## Your objective
An exact transcription is needed of the lines below from the one with "Бусина из белого" through the one with "las vegas wedding", with no other lines and no pictures.
** Opening Data to examine block **
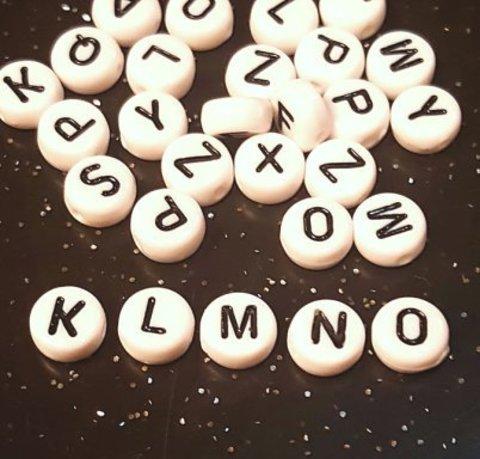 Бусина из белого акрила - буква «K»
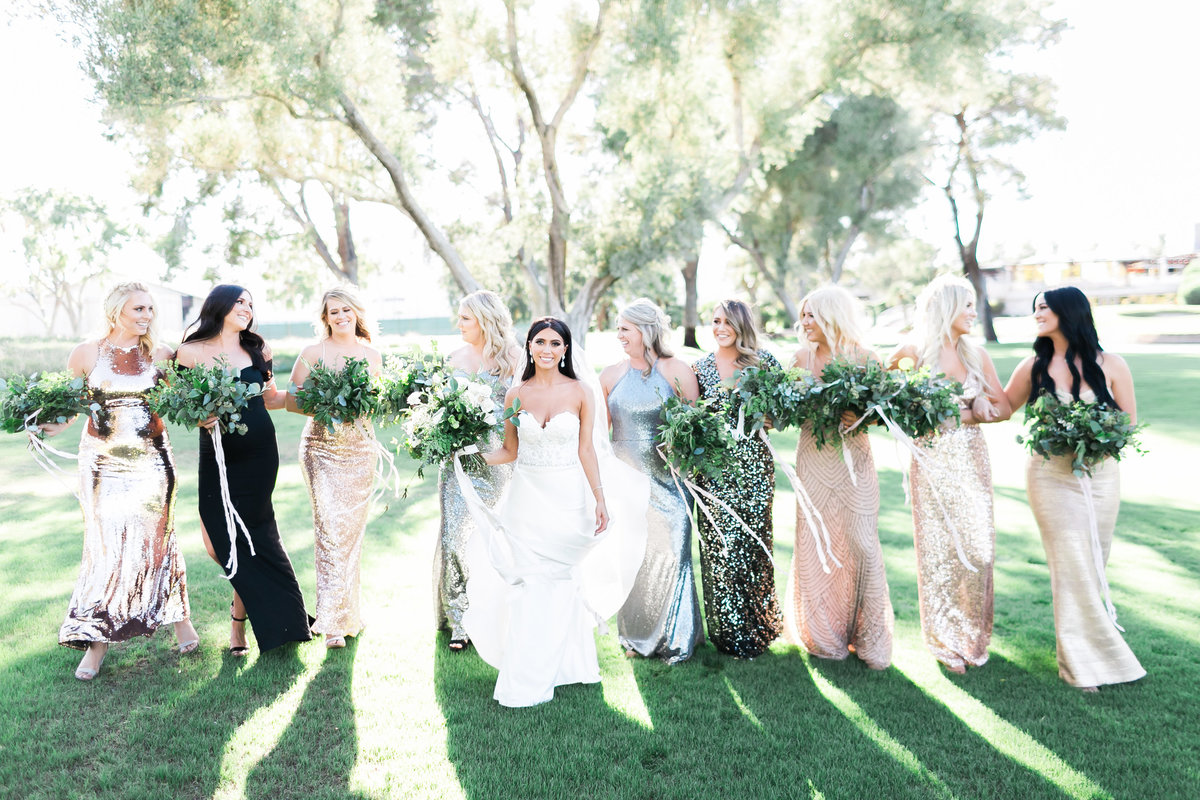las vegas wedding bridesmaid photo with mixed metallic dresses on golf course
** Closing Data to examine block **
** Opening Data to examine block **
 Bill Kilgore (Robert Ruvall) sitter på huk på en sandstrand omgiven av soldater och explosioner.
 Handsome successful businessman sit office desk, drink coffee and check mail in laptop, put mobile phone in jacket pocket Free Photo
** Closing Data to examine block **
** Opening Data to examine block **
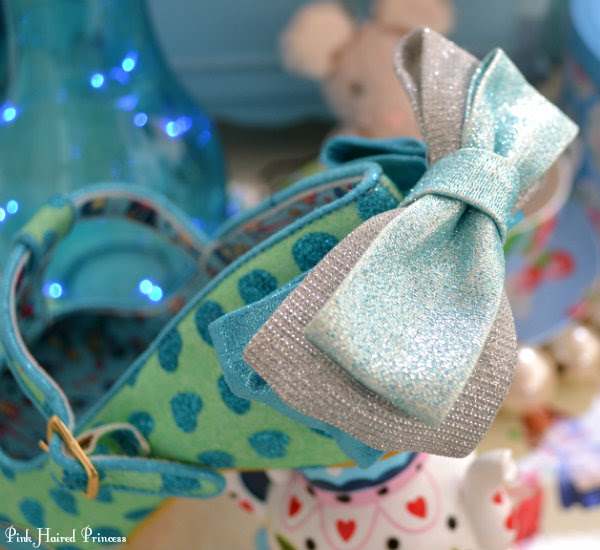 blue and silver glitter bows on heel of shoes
** Closing Data to examine block **
## Result
 Бусина из белого акрила - буква «K»
las vegas wedding bridesmaid photo with mixed metallic dresses on golf course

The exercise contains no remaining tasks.